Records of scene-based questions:
○ ○ ○ ○ ○
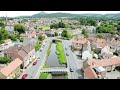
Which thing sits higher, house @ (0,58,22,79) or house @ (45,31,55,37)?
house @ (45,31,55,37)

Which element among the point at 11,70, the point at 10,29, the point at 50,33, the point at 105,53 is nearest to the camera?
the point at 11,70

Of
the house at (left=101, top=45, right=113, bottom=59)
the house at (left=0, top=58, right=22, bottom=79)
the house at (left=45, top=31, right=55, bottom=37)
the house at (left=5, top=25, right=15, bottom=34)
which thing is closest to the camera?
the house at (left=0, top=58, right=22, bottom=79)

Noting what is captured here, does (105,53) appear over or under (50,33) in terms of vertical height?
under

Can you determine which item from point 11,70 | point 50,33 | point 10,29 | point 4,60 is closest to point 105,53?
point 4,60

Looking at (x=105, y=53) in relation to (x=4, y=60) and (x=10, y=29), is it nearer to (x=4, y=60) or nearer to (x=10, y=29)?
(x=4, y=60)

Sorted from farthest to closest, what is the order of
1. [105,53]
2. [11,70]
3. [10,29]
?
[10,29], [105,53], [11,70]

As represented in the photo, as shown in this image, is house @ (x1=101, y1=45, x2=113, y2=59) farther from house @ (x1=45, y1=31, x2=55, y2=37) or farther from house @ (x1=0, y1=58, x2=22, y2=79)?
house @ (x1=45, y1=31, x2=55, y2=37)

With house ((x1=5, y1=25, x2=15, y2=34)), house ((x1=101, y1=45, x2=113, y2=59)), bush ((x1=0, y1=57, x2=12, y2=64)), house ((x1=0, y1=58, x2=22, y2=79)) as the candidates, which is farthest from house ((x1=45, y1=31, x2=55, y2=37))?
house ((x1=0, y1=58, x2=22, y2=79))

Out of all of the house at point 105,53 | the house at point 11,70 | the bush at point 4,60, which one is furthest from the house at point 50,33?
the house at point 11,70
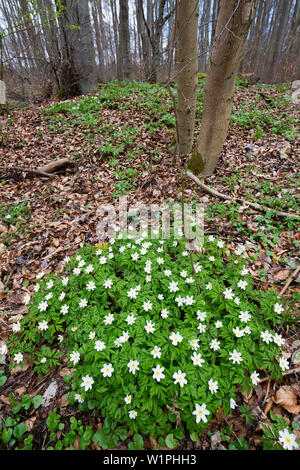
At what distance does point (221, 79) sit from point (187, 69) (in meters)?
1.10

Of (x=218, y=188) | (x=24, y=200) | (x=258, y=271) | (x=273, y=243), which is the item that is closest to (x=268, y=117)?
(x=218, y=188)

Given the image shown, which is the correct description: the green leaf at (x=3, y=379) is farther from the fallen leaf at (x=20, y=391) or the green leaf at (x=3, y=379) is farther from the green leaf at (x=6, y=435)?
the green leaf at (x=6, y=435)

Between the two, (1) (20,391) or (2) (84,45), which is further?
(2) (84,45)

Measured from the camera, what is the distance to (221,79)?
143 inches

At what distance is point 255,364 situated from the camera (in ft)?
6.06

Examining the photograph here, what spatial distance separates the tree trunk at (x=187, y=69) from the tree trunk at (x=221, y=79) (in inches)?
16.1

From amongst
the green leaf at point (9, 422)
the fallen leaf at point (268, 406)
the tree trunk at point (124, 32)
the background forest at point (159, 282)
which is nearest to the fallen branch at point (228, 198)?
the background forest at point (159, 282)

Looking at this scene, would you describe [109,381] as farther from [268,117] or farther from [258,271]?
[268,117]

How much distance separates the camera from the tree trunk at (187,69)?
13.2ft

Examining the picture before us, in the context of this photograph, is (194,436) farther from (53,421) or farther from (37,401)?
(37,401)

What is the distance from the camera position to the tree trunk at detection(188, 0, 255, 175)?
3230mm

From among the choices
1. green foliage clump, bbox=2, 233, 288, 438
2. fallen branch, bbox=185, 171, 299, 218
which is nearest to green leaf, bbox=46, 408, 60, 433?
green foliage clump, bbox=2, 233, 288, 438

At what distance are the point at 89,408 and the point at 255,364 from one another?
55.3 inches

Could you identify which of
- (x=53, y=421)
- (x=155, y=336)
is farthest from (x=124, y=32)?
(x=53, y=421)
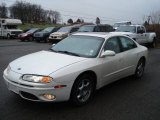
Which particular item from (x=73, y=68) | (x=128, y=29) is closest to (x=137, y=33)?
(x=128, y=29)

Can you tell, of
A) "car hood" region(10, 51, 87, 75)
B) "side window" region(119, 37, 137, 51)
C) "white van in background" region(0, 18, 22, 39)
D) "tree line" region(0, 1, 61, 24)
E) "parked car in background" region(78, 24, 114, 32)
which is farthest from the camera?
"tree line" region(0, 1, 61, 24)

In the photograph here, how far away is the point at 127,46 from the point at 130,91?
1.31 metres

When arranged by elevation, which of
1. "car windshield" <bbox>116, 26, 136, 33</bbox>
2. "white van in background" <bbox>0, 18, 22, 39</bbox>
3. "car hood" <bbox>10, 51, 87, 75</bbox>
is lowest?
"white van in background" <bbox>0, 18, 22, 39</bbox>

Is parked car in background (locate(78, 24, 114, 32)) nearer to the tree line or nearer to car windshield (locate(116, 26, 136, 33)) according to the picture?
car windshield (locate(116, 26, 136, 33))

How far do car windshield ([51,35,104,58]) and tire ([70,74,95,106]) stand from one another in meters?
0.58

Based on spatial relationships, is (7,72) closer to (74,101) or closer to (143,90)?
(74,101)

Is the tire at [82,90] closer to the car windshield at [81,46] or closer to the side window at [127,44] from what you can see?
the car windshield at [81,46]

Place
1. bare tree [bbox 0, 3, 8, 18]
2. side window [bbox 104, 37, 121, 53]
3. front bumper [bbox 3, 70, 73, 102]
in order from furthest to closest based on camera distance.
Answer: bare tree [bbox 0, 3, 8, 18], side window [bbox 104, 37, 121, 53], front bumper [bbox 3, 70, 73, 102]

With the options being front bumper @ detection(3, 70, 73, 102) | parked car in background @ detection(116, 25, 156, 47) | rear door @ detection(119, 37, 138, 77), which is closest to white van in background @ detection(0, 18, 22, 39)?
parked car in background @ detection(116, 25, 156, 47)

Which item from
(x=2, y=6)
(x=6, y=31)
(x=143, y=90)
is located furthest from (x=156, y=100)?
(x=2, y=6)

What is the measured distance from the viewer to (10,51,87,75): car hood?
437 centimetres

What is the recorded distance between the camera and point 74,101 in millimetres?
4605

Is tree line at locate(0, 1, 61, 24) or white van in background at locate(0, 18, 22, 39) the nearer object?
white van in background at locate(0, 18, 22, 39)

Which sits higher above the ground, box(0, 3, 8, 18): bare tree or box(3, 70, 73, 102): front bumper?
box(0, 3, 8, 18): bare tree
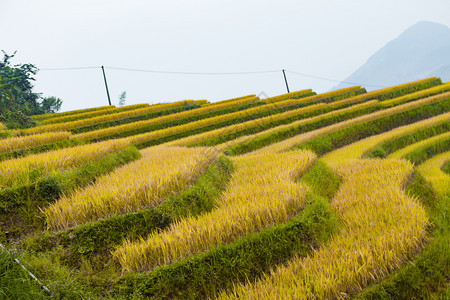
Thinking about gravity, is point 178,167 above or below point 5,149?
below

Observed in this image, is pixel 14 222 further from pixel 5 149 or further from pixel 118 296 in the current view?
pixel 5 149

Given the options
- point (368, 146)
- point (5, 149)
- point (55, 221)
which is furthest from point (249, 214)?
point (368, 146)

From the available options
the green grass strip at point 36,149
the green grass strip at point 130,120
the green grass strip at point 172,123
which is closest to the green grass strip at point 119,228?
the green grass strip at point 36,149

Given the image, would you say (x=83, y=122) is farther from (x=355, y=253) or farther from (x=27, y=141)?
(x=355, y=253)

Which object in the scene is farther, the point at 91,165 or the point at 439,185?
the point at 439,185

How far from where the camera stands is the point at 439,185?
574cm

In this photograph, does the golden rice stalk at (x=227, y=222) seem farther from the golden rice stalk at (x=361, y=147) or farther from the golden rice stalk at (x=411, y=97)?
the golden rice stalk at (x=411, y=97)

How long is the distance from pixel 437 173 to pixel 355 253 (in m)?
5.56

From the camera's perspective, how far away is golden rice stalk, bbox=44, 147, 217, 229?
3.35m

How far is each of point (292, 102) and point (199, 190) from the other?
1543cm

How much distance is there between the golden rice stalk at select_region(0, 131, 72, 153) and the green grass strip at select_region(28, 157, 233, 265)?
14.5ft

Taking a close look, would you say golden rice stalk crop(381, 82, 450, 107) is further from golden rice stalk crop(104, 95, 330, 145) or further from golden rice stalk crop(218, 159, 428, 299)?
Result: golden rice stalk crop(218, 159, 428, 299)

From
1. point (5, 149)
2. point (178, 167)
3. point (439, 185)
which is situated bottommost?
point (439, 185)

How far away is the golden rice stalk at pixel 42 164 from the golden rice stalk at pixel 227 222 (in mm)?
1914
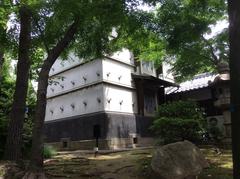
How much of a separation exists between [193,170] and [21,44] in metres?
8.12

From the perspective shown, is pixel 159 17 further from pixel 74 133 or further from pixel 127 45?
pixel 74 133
○ ○ ○ ○ ○
= THE TASK =
Copy out the lines of the listing from the one containing "When arranged by elevation, which of" through the one containing "Answer: bare tree", replacing "closer" with "nearer" and leaving everything else unchanged.

= OUTPUT OF THE TASK =
When arranged by elevation, which of
1. "car windshield" <bbox>116, 26, 136, 33</bbox>
2. "white van in background" <bbox>0, 18, 22, 39</bbox>
3. "car hood" <bbox>10, 51, 87, 75</bbox>
is lowest?
"white van in background" <bbox>0, 18, 22, 39</bbox>

Is parked car in background (locate(78, 24, 114, 32)) nearer to the tree line or nearer to car windshield (locate(116, 26, 136, 33)) according to the picture?
car windshield (locate(116, 26, 136, 33))

How far do car windshield ([51,35,104,58]) and tire ([70,74,95,106]) stand from one another in meters?
0.58

Based on spatial relationships, is (7,72) nearer to (74,101) or nearer to (143,90)?
(74,101)

Is the tire at [82,90] nearer to the car windshield at [81,46] or nearer to the side window at [127,44] from what you can see?
the car windshield at [81,46]

Place
1. bare tree [bbox 0, 3, 8, 18]
2. side window [bbox 104, 37, 121, 53]
3. front bumper [bbox 3, 70, 73, 102]
in order from furthest to closest based on camera distance.
Answer: bare tree [bbox 0, 3, 8, 18], side window [bbox 104, 37, 121, 53], front bumper [bbox 3, 70, 73, 102]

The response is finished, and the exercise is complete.